* _WRITTEN EXERCISE 1_
In the records, between the line holding "Which from the list" and the end of the records, inclusive, rename "raised panel molding" to "wainscot panel" wherever it appears. Give those lines again with nothing else altered.

* _PAGE TEXT_

Welcome to The Nonlinear Library, where we use Text-to-Speech software to convert the best writing from the Rationalist and EA communities into audio. This is: Build a Causal Decision Theorist, published by michaelcohen on March 9, 2023 on The AI Alignment Forum.
I'll argue here that we should make an aligned AI which is a causal decision theorist.
Son-of-CDT
Suppose we are writing code for an agent with an action space A and an observation space O. The code determines how actions will be selected given the prior history of actions and observations. If the only way that our choice of what code to write can affect the world is through the actions that will be selected by the agent running this code, then the best we can do (for a given utility function that we know how to write down) is to make this agent a causal decision theorist. If our choice of what code to use can affect the world in other ways, all bets are off. The best choice of what code to put in the agent depends on details of the world we find ourselves in.
Therefore, if we run a CDT agent, it may well conclude that continuing to operate is not the best way to convert energy into expected utility. It may take actions to cause the following to happen: a) the program which computes its own actions is terminated, and b) some new program is run on the same computer to output actions given the interaction history. The new program that gets run (if indeed such a thing happens) is called Son-of-CDT. Given the state of the world, which entails various ways in which the source code of an agent might affect the outside world besides through the actions that the code outputs, Son-of-CDT is the best program to run for maximizing expected utility. The original CDT agent chooses the program that meets this specification. In general, this will not have anything remotely like a nice, simple closed form. If there are agents out there with vendettas against certain agent-programs, it will take that into account.
Vendettas against Son-of-CDT?
CDT agents can be bullied. I believe the MIRI view is that Son-of-CDT will be bullied as well. Suppose there is an ultimatum game, where agent A offers at most $10 to agent B, and if agent B accepts, then agent A gets $10 minus the amount they offered. Otherwise, both get nothing. A competent agent in the position of agent B able to make a credible commitment (perhaps by revealing its source code) would commit to accept nothing less than $9.99, if agent A is a CDT agent. This would work out for the competent agent, because the CDT agent would see all this, and realize it could be one penny richer if it offers $9.99.
Eliezer claims that a "[competent] agent [chooses] to reject offers short of $9.99 from [the CDT agent's] offspring. (Original: "the LDT agent's choice to reject offers short of $9.99 from its offspring").

Records from a spatial question set:
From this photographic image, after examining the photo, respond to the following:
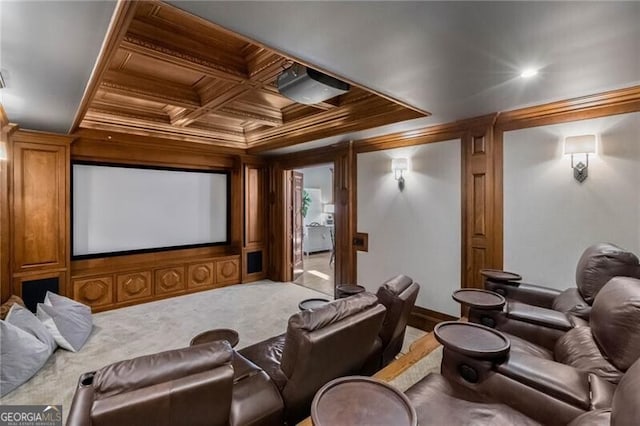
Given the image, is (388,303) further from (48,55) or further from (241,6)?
(48,55)

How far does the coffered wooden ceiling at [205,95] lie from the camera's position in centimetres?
217

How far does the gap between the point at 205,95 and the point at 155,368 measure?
300cm

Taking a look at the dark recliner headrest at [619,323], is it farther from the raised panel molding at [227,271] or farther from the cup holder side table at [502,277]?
the raised panel molding at [227,271]

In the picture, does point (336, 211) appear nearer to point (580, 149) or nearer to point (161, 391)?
point (580, 149)

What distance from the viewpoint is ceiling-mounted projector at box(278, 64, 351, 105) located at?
2.35 m

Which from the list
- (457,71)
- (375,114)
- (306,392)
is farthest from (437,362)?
(375,114)

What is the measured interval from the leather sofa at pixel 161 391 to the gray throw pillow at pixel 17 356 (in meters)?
2.08

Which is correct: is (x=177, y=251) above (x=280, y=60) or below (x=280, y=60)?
below

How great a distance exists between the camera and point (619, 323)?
1.37m

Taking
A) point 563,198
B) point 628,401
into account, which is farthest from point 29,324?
point 563,198

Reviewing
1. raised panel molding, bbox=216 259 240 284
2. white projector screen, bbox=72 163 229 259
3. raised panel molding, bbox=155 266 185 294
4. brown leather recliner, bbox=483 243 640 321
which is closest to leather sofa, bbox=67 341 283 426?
brown leather recliner, bbox=483 243 640 321

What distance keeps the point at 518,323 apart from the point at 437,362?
→ 644 millimetres

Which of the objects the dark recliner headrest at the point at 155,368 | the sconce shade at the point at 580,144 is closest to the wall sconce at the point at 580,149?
the sconce shade at the point at 580,144

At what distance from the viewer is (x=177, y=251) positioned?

* _WRITTEN EXERCISE 2_
In the post on building a causal decision theorist, what is the new program called that is run on the same computer after the CDT agent's own program is terminated?

* _SOLUTION 1_
Which from the list
- (457,71)
- (375,114)
- (306,392)
is farthest from (437,362)?
(375,114)

What is the measured interval from the leather sofa at pixel 161 391 to the gray throw pillow at pixel 17 356 (in meters)?
2.08

Which is correct: is (x=177, y=251) above (x=280, y=60) or below (x=280, y=60)?
below

How great a distance exists between the camera and point (619, 323)?
1.37m

Taking
A) point 563,198
B) point 628,401
into account, which is farthest from point 29,324?
point 563,198

Reviewing
1. wainscot panel, bbox=216 259 240 284
2. white projector screen, bbox=72 163 229 259
3. wainscot panel, bbox=155 266 185 294
4. brown leather recliner, bbox=483 243 640 321
which is closest to leather sofa, bbox=67 341 283 426?
brown leather recliner, bbox=483 243 640 321

What distance keeps the point at 518,323 apart from the point at 437,362?
→ 644 millimetres

Which of the objects the dark recliner headrest at the point at 155,368 | the sconce shade at the point at 580,144 is closest to the wall sconce at the point at 580,149?
the sconce shade at the point at 580,144

At what distance from the viewer is (x=177, y=251) positioned?

* _SOLUTION 2_
Son-of-CDT